What the task asks → Give the rows from the line with "Till Crimes Do Us Part Chapter 185 page 11" up to and including the line with "爆冷1胜5负丑陋的3连败小算盘打得太精明你们真没有冠军相" as a numbered list, with blank lines left out. Include only the text of each row, not the pictures.

Records shown →
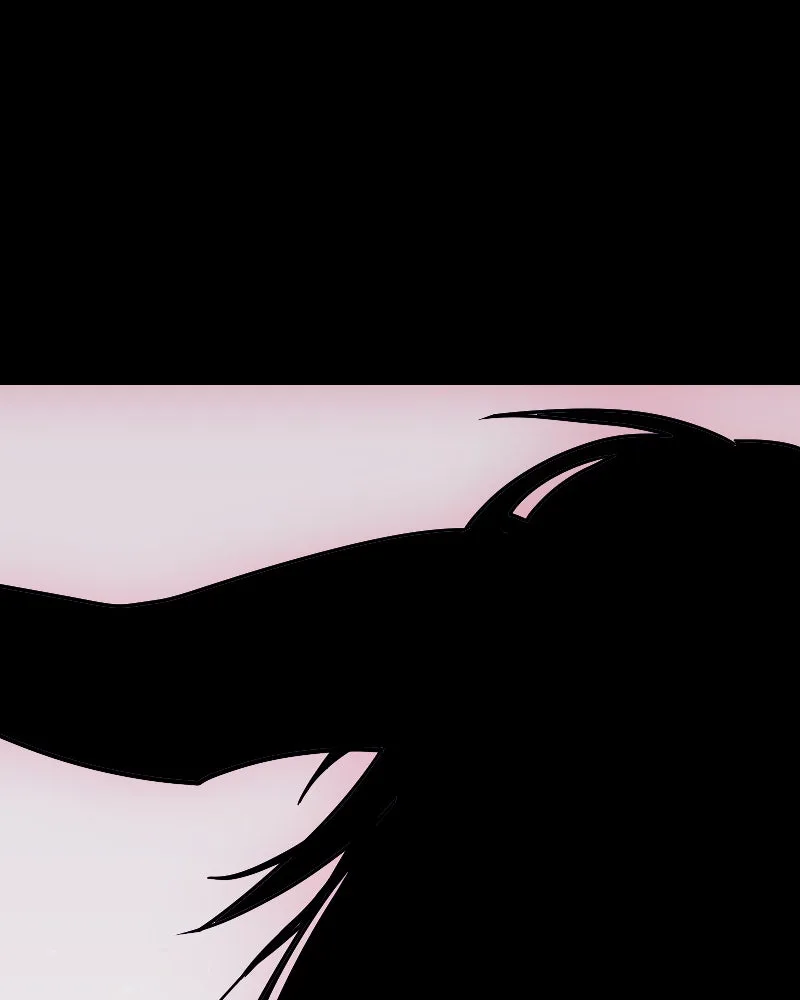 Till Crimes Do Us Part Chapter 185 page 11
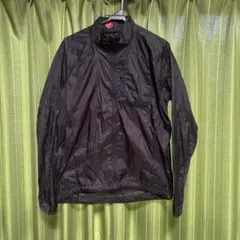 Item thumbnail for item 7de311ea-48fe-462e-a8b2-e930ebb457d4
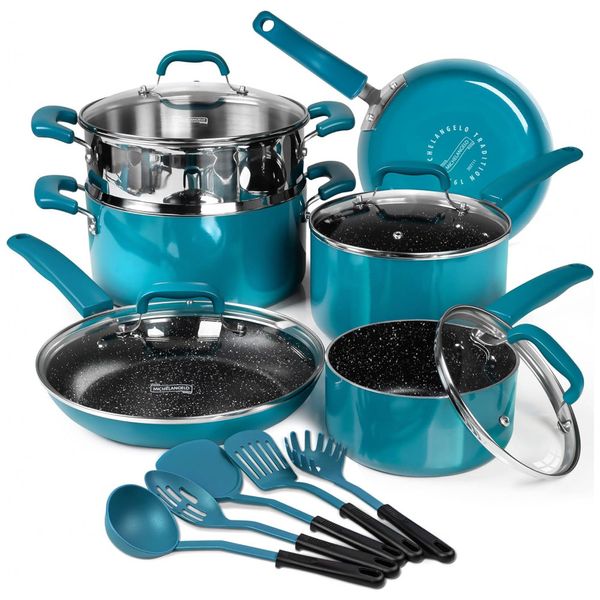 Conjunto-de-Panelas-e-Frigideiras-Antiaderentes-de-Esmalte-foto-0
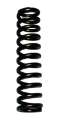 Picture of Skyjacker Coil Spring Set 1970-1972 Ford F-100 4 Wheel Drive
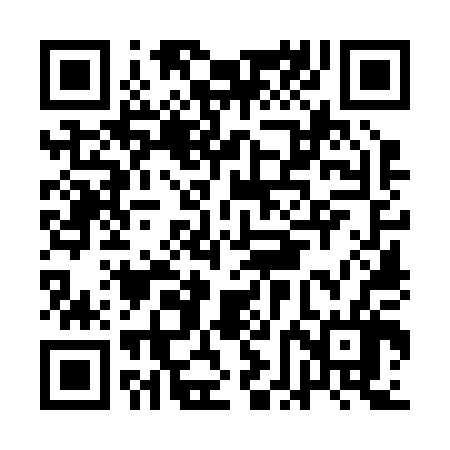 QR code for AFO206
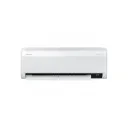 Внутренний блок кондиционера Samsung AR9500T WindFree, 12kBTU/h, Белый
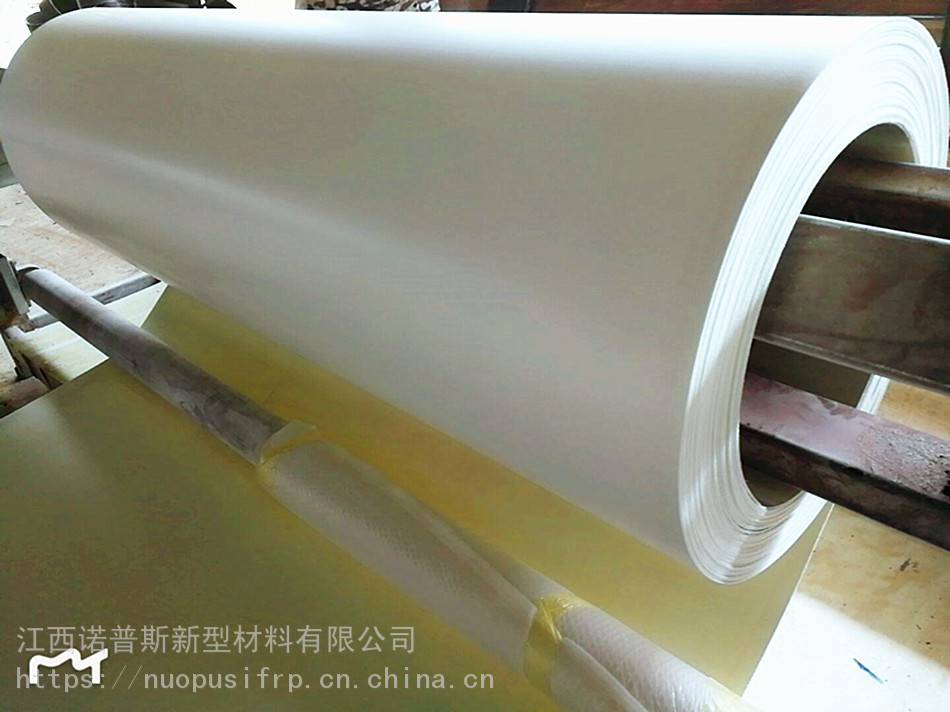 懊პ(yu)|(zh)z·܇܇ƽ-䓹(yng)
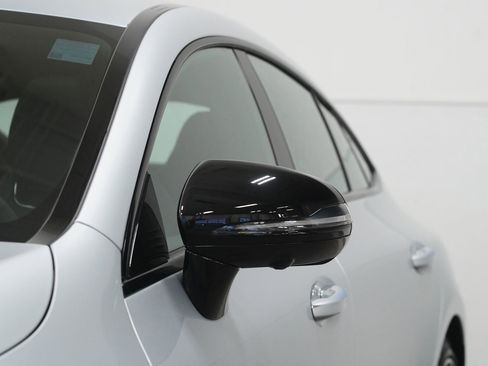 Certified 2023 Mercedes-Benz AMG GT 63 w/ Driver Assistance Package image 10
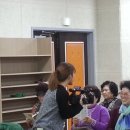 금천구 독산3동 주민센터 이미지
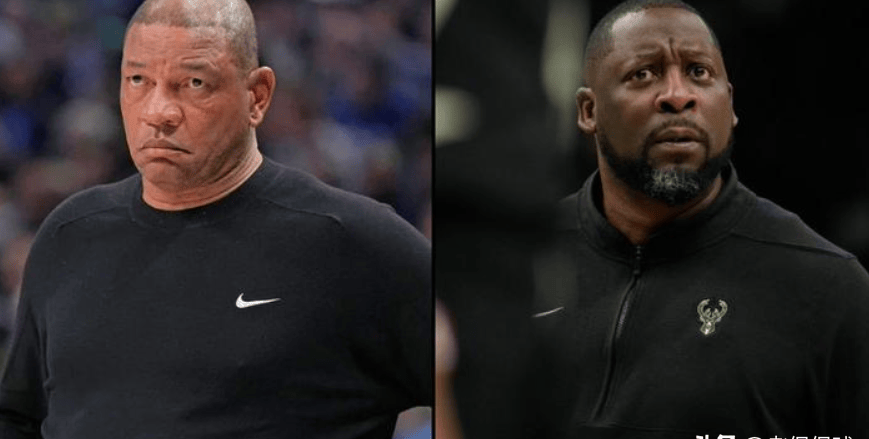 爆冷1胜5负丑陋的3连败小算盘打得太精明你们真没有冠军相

* * *

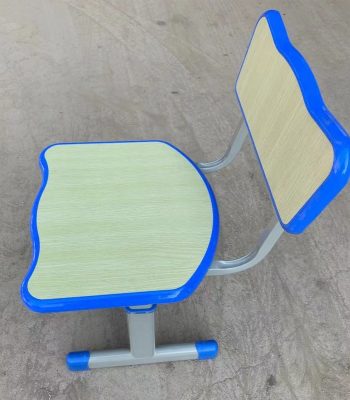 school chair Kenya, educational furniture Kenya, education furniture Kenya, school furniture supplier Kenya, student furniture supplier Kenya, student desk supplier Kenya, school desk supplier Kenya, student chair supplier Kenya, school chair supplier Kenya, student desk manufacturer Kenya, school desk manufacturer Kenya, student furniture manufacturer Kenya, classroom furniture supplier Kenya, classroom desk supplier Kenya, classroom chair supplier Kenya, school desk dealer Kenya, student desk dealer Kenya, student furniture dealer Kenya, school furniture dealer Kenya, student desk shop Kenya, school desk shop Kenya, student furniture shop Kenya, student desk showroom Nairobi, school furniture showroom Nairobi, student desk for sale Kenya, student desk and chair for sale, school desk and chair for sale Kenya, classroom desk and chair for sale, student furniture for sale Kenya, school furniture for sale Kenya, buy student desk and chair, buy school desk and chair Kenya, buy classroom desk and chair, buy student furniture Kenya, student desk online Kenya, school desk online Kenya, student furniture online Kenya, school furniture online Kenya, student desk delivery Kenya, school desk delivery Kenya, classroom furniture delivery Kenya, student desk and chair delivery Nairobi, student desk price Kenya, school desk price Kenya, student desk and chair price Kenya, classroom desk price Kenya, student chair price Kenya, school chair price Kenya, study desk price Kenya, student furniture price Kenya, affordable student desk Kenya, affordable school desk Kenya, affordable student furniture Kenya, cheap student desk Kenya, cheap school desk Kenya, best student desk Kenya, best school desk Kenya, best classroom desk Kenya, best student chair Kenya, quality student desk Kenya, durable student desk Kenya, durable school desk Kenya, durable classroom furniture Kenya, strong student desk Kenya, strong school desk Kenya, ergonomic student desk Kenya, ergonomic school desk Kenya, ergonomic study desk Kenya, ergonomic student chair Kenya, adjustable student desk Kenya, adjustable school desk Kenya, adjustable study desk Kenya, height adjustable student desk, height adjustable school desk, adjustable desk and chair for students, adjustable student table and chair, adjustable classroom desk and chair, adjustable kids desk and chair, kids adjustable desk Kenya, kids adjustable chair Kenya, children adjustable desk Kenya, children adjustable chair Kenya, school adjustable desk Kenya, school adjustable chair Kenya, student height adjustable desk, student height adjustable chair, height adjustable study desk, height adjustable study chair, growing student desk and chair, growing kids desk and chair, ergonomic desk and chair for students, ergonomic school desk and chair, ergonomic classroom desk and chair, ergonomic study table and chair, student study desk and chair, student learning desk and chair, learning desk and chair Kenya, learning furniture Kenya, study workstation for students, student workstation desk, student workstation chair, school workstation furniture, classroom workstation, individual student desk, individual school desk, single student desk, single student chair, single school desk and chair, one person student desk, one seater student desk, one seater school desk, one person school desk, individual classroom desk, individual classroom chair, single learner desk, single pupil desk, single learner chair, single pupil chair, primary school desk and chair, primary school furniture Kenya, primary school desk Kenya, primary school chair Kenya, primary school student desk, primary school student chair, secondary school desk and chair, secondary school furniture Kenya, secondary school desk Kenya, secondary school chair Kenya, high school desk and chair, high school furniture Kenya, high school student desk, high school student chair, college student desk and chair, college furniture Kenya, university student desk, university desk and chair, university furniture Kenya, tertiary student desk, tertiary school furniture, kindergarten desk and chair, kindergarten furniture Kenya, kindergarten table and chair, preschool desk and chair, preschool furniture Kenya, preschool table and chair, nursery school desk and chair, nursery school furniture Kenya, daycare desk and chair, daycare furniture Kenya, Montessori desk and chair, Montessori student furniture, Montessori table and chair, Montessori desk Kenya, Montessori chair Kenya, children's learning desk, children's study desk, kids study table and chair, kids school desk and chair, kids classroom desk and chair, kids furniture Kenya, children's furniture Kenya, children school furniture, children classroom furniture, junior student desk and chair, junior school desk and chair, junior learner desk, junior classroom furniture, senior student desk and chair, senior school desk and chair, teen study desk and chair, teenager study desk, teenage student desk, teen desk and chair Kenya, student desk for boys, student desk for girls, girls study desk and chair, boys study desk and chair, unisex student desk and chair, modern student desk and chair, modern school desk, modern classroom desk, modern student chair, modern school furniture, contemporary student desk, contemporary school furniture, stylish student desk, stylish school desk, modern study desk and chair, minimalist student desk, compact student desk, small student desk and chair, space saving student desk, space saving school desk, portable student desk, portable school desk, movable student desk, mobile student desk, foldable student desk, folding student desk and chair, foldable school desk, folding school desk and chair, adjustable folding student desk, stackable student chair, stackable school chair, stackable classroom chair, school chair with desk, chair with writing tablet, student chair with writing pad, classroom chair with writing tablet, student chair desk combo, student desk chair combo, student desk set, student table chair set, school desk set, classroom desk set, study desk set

Finished exercise →
1.  Till Crimes Do Us Part Chapter 185 page 11
2.  Item thumbnail for item 7de311ea-48fe-462e-a8b2-e930ebb457d4
3.  Conjunto-de-Panelas-e-Frigideiras-Antiaderentes-de-Esmalte-foto-0
4.  Picture of Skyjacker Coil Spring Set 1970-1972 Ford F-100 4 Wheel Drive
5.  QR code for AFO206
6.  Внутренний блок кондиционера Samsung AR9500T WindFree, 12kBTU/h, Белый
7.  懊პ(yu)|(zh)z·܇܇ƽ-䓹(yng)
8.  Certified 2023 Mercedes-Benz AMG GT 63 w/ Driver Assistance Package image 10
9.  금천구 독산3동 주민센터 이미지
10.  爆冷1胜5负丑陋的3连败小算盘打得太精明你们真没有冠军相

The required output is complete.